Ironisnya, saat memberlakukan "Demokrasi Terpimpin", Soekarno justru khianat argumennya. Itulah yang ditentang Bung Hatta – pasca mundur jadi Wapres – di bukunya, “Demokrasi Kita” (1960).
“Wah”, teman baik saya melongo. Pendiri bangsa tau, demokrasi liberal berisiko mengoyak BhinnekaTunggal Ika. Pemilih -- suka tak suka -- akan memilih sesama suku, sesama daerah, sesama agama, sesama golongan, sesama aliran, sesama-samanya.
“Ya, yaaa….” teman baik saya terangguk-angguk. Tapi mungkin tak terpikirkan kelak oleh pendiri bangsa. Pemilih, memilih karena diberi bansos. Diberi sembako, diberi uang. Satu lagi, simpati calon pemimimpinya, pura-pura miskin, bahkan nyemplung masuk got.
“Musababnya?” Tanya teman baik itu penasaran. Moyang kita, ajaran agama kita, sejak kuda gigit batu, membaptis kita. “Orang baik, dipastikan memimpin secara baik”. Tak salah, hanya kita saja yang bego. Tak tau membeda, mana orang baik, mana pura-pura baik.
Kita, jamaknya rabun memisah. Mana memilih pemimpin (Ideal), mana memilih orang baik (Self). Akibatnya, cerdeik cendekia, kaum intelektual, kena prank.
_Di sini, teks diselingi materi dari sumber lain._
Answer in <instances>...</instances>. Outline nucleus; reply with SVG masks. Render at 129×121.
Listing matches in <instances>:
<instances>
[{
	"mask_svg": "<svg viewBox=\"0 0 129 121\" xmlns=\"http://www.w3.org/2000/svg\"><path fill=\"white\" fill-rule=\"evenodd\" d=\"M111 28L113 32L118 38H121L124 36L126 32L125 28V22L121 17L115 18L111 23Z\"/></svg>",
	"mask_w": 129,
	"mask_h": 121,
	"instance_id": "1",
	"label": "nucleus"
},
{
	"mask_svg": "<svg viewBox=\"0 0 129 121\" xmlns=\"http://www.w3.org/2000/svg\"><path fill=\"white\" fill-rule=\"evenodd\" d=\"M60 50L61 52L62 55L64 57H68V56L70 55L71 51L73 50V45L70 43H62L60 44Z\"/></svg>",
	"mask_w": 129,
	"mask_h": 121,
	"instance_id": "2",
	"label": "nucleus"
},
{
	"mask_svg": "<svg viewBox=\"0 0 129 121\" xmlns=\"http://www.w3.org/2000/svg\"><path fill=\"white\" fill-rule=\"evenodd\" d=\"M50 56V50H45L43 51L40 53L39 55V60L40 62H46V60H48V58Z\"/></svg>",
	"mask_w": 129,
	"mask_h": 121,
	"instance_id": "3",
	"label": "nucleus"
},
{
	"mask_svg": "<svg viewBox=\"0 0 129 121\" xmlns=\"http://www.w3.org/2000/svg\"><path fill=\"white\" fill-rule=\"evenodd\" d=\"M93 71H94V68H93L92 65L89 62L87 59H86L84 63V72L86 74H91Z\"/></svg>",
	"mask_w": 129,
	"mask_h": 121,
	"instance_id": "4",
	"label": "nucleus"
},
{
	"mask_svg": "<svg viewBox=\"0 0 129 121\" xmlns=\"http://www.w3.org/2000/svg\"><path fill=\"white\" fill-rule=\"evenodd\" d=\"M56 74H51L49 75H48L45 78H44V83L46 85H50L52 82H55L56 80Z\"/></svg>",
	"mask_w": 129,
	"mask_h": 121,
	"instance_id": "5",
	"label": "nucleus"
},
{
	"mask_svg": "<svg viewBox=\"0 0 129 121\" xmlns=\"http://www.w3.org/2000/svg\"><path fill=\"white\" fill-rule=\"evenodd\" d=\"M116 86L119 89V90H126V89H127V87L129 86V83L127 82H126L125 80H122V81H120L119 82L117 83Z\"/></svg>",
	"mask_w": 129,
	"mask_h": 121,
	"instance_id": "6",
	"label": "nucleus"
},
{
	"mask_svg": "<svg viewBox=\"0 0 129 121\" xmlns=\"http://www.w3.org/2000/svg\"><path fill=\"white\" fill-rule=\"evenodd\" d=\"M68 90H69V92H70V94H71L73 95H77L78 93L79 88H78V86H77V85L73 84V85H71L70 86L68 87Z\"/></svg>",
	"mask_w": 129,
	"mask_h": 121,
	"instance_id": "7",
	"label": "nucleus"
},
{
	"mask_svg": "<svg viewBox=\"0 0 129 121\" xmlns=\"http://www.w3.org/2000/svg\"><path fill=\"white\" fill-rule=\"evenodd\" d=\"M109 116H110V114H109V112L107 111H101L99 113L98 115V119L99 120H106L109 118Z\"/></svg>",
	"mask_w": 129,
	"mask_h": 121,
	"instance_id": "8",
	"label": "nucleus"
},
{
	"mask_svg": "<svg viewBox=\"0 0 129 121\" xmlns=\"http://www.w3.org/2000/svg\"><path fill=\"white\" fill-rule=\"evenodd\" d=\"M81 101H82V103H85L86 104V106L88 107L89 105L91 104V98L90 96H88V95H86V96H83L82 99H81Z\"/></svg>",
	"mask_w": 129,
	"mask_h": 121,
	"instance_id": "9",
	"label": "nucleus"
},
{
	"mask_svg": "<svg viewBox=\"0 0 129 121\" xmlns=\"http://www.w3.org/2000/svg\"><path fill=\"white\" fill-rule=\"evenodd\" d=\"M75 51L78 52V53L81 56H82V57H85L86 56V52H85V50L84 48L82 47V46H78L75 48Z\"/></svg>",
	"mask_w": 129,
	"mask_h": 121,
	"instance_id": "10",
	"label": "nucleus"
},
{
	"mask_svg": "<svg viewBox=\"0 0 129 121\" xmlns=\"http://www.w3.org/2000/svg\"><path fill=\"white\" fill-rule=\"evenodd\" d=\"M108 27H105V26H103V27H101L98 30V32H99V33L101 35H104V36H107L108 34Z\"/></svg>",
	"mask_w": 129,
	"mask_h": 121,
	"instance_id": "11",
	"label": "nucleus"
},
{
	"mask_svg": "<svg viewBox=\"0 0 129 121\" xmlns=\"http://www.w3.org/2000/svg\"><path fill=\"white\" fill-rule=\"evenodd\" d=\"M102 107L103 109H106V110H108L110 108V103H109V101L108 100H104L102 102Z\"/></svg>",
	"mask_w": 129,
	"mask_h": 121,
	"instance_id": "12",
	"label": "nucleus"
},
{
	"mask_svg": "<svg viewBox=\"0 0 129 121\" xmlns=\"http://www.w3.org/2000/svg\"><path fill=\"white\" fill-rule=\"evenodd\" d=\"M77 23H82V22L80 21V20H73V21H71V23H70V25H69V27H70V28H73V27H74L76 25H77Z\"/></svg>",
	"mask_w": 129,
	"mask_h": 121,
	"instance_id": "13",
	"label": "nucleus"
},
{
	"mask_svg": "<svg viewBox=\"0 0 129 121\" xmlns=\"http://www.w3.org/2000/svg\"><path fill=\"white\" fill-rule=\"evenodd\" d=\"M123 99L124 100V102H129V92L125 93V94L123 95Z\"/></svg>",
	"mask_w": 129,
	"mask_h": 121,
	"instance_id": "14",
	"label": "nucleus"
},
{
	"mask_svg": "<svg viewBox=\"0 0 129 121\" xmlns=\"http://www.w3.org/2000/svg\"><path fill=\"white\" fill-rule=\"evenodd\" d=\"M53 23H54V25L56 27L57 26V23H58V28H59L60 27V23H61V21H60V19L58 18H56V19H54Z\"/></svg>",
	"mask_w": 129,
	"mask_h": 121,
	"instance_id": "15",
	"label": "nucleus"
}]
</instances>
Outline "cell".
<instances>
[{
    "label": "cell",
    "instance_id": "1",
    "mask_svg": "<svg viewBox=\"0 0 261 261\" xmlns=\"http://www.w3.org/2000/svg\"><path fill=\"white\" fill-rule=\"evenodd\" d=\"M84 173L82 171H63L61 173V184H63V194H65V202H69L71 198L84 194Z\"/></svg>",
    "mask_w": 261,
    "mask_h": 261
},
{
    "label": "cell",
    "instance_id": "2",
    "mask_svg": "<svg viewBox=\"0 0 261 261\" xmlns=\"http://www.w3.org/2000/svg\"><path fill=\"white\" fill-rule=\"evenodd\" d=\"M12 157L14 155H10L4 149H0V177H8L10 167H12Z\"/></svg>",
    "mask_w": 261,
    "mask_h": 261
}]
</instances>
Belakangan siuman, tetiba teriak “Indonesia Gelap!”
Dan fakta seperti itulah, disesali Tom Nichols, di bukunya “Matinya Kepakaran” (2024), kini tergeletak depan saya. Anti intelektualisme tulisnya, itulah cara lain memutus demokrasi. Karena demokrasi yang stabil, di budaya apapun sangat tergantung pemahaman publik terhadap implikasi dari pilihan mereka sendiri.
“Pakar cenderung memikirkan isu dan kebijakan, kala keadaan tak berjalan baik. Tapi di waktu lain, saat kebijakan berjalan baik, tak sadar jika saat itulah negara dan pemerintahan menjalankan bisnisnya”, lanjut Nichols.